Seria muito bacana que
os pais de hoje entendessem que tão importante quanto uma boa escola ou um
curso de línguas ou um Ipad é dizer de vez em quando: “Te vira, meu filho. Você
sempre poderá contar comigo, mas essa briga é tua”. Assim como sentar para
jantar e falar da vida como ela é: “Olha, meu dia foi difícil” ou “Estou com dúvidas,
estou com medo, estou confuso” ou “Não sei o que fazer, mas estou tentando
descobrir”. Porque fingir que está tudo bem e que tudo pode significa dizer ao
seu filho que você não confia nele nem o respeita, já que o trata como um
imbecil, incapaz de compreender a matéria da existência.
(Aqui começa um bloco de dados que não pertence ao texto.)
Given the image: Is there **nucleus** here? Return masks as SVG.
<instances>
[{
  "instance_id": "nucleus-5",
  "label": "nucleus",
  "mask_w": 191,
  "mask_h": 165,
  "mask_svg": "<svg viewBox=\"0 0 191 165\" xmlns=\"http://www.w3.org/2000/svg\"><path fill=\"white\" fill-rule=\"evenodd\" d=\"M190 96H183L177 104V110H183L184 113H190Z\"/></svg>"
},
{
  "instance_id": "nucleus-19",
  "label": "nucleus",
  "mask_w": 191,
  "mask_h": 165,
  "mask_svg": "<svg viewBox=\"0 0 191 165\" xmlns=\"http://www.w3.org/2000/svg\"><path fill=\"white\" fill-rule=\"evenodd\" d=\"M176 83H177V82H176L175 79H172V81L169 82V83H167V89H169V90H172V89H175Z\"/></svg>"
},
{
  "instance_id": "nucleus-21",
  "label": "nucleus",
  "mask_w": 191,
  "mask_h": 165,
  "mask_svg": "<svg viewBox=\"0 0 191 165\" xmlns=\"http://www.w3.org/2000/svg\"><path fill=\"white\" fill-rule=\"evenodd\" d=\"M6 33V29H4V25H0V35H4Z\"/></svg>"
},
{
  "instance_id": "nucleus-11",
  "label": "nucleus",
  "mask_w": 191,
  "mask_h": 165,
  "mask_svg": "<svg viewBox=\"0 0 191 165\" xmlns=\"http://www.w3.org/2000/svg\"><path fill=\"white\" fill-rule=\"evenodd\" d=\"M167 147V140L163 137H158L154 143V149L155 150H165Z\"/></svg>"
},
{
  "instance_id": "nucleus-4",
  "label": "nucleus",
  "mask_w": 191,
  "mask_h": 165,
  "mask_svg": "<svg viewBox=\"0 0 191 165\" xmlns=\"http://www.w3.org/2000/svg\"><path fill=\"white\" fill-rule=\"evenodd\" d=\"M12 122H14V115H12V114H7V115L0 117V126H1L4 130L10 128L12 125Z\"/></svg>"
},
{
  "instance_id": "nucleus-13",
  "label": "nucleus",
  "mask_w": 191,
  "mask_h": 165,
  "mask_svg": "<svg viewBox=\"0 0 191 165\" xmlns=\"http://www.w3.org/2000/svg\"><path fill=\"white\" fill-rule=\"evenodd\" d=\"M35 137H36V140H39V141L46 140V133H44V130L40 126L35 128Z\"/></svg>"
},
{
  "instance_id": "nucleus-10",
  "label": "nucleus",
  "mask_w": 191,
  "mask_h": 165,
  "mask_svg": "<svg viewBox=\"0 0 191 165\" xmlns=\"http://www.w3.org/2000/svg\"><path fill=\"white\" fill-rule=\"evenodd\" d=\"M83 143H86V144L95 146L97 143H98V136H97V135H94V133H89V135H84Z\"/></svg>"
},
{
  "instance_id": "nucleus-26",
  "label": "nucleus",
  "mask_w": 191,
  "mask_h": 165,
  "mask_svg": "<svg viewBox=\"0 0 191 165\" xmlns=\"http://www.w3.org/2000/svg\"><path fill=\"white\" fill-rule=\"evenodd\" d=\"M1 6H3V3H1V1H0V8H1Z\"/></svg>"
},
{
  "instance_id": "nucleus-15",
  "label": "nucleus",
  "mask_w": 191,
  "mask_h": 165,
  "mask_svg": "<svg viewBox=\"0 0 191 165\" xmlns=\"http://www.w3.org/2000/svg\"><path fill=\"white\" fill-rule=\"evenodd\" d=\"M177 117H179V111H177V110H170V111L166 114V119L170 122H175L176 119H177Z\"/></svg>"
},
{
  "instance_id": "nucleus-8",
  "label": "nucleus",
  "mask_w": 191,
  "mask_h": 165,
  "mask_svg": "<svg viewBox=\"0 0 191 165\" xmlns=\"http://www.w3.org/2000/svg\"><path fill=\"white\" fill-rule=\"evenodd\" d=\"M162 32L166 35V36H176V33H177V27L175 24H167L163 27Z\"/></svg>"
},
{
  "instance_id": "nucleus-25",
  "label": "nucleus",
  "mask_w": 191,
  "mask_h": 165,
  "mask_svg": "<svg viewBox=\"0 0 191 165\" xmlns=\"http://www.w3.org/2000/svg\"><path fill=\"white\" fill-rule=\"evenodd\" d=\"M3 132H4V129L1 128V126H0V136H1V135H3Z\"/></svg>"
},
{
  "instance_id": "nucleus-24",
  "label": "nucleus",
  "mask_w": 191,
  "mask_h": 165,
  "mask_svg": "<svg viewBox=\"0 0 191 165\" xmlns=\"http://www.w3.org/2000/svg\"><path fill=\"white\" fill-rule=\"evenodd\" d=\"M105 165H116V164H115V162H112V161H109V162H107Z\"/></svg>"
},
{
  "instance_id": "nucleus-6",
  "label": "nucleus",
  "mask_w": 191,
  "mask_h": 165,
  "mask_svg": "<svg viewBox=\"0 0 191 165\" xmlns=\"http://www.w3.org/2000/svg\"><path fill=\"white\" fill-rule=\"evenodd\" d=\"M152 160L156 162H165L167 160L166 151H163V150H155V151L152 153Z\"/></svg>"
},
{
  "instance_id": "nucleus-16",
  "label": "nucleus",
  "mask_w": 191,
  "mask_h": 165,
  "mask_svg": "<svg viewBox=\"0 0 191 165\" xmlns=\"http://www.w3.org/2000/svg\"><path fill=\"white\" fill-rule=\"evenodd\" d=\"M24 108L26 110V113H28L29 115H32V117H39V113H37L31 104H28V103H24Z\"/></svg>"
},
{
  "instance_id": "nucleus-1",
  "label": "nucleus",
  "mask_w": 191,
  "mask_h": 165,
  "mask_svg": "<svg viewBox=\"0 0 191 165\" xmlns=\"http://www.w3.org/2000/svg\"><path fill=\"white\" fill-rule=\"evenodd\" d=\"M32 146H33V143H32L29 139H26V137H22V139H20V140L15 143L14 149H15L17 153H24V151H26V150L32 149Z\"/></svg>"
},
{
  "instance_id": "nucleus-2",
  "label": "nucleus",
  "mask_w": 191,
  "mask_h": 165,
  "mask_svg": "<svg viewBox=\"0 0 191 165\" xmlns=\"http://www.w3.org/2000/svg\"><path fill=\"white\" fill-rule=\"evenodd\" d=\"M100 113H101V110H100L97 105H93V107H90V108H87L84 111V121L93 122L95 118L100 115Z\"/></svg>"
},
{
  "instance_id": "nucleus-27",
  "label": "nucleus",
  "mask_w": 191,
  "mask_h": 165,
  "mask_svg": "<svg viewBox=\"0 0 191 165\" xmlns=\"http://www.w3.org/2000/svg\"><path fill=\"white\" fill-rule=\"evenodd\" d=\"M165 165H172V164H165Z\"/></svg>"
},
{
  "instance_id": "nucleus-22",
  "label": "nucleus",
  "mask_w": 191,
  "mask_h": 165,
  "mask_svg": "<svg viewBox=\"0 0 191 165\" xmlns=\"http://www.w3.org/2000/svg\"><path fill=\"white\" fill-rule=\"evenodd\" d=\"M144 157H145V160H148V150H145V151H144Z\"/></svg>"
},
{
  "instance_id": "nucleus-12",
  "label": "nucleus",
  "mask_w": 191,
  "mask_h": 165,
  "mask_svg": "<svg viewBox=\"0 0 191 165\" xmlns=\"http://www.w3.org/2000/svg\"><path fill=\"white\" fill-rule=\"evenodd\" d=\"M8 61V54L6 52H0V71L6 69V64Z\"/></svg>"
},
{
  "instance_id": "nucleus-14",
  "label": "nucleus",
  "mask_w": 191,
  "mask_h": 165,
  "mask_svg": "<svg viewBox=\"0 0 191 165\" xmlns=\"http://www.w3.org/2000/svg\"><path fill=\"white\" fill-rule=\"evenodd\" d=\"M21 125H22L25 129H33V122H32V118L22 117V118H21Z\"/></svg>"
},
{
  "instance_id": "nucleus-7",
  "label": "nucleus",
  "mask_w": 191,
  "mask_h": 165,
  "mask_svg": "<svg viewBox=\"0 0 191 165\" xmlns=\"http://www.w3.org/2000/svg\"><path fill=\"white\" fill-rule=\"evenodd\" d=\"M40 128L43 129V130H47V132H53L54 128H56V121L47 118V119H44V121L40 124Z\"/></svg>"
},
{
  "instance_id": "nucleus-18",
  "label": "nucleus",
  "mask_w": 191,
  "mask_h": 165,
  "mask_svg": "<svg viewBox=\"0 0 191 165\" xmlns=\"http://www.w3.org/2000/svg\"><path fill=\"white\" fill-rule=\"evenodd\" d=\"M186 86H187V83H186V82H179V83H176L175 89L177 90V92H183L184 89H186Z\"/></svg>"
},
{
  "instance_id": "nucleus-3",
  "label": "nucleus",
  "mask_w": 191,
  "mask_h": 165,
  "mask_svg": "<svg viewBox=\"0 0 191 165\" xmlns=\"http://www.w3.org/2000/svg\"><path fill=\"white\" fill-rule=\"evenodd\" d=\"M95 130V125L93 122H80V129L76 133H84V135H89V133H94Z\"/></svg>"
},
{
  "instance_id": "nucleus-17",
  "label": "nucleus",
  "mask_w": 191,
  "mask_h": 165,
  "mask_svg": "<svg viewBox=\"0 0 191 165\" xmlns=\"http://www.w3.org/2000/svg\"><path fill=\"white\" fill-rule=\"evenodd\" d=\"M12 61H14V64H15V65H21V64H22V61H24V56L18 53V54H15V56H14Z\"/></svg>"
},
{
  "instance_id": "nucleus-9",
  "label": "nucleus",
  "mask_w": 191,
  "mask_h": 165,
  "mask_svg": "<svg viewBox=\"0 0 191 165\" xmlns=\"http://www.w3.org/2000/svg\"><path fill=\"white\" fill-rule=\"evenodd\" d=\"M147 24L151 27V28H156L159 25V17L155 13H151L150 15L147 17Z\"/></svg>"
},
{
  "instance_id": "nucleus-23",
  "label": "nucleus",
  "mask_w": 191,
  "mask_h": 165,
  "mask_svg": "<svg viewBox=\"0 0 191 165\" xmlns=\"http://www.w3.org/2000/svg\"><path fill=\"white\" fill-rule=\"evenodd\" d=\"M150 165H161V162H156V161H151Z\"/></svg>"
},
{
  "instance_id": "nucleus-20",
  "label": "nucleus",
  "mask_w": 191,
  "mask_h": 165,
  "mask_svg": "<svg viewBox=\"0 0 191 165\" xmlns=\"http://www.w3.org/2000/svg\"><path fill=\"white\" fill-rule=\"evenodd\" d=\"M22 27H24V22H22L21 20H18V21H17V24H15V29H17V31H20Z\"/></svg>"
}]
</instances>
É tão ruim quanto
ligar a TV em volume alto o suficiente para que nada que ameace o frágil
equilíbrio doméstico possa ser dito.
Agora, se os pais
mentiram que a felicidade é um direito e seu filho merece tudo simplesmente por
existir, paciência. De nada vai adiantar choramingar ou emburrar ao descobrir
que vai ter de conquistar seu espaço no mundo sem nenhuma garantia. O melhor a
fazer é ter a coragem de escolher. Seja a escolha de lutar pelo seu desejo – ou
para descobri-lo –, seja a de abrir mão dele. E não culpar ninguém porque
eventualmente não deu certo, porque com certeza vai dar errado muitas vezes. Ou
transferir para o outro a responsabilidade pela sua desistência.
Crescer é compreender
que o fato de a vida ser falta não a torna menor. Sim, a vida é insuficiente.
Mas é o que temos. E é melhor não perder tempo se sentindo injustiçado porque
um dia ela acaba.
Eliana
Brum – jornalista, escritora e documentarista.